What you need to do: None of the images should appear in your copy. Transcribe the data in full.

Given records:
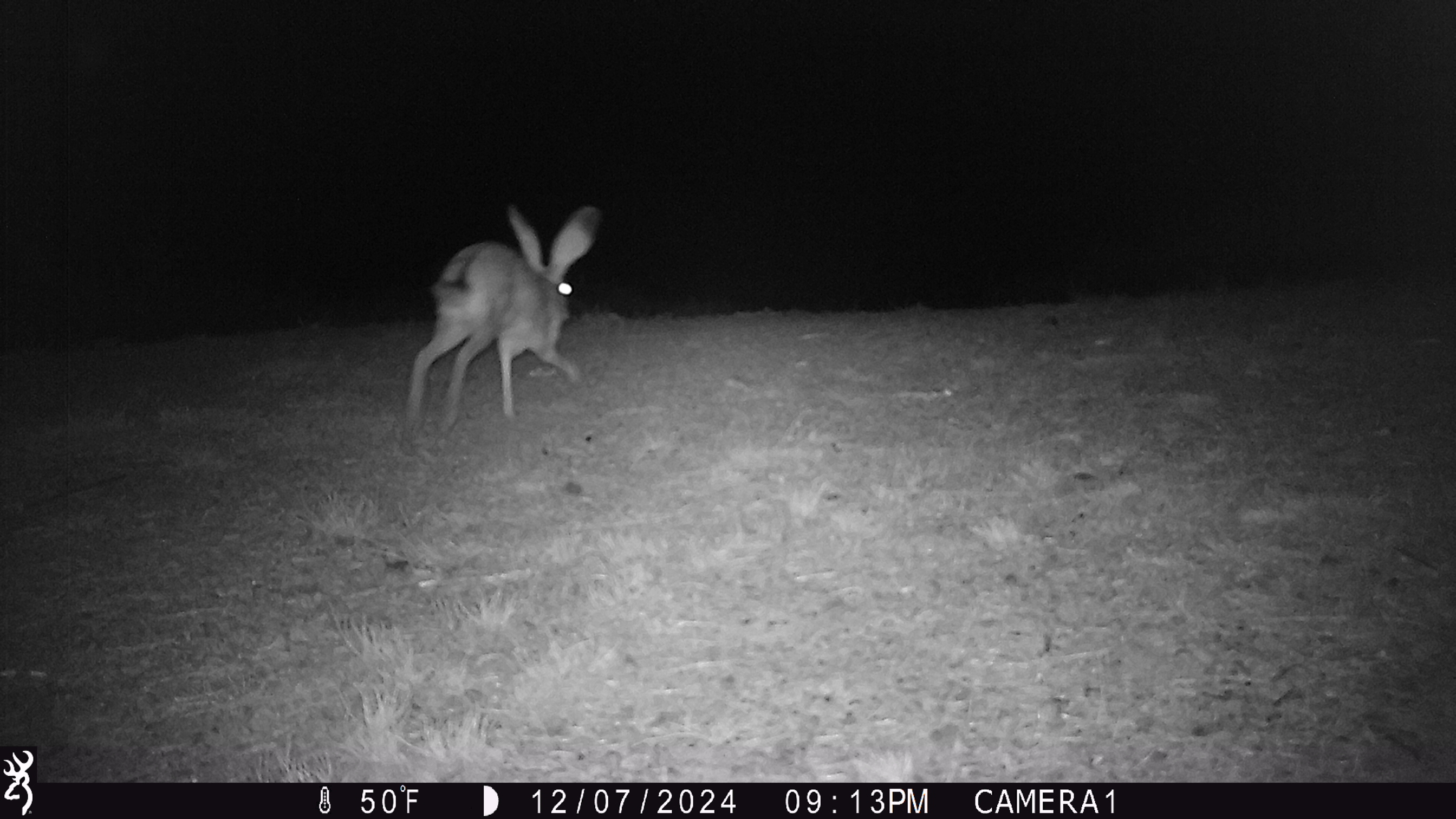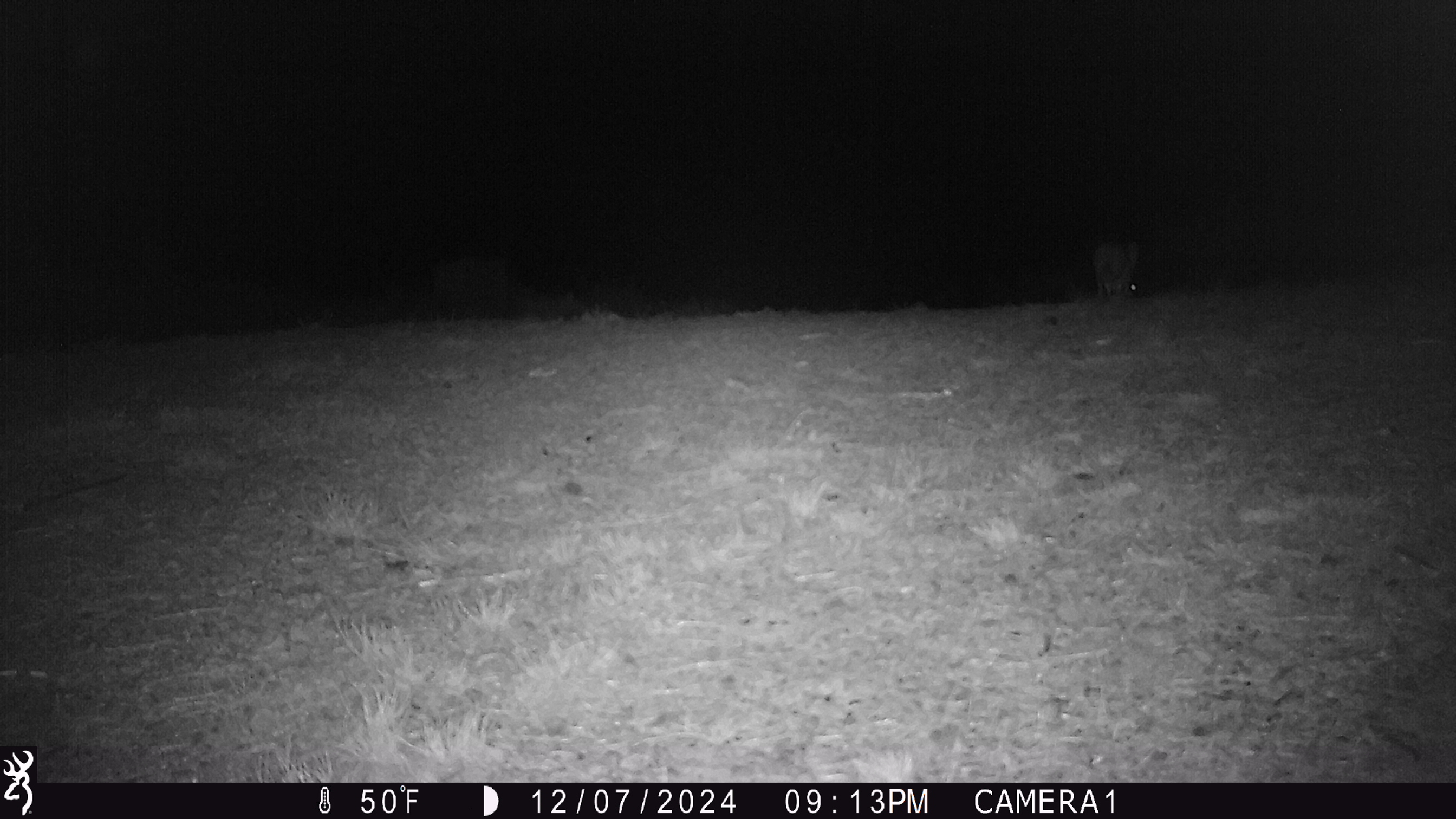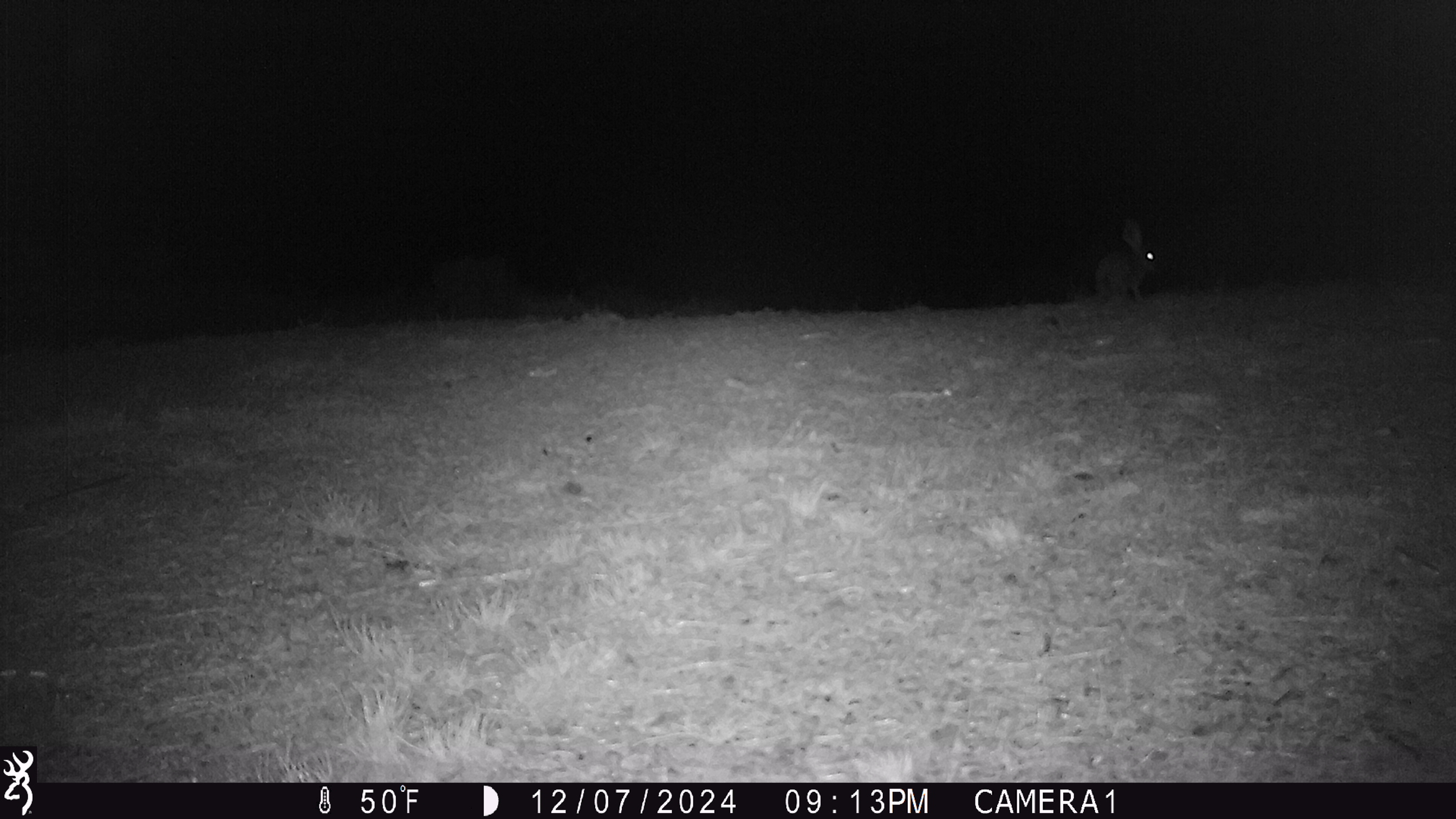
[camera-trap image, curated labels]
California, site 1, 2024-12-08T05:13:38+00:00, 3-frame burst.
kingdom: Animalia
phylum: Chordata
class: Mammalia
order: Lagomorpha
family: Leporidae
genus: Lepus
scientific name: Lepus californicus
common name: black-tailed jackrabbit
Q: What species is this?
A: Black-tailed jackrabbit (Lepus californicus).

Response below:
[camera-trap image, curated labels]
California, site 1, 2024-12-08T05:13:38+00:00, 3-frame burst.
kingdom: Animalia
phylum: Chordata
class: Mammalia
order: Lagomorpha
family: Leporidae
genus: Lepus
scientific name: Lepus californicus
common name: black-tailed jackrabbit
Q: What species is this?
A: Black-tailed jackrabbit (Lepus californicus).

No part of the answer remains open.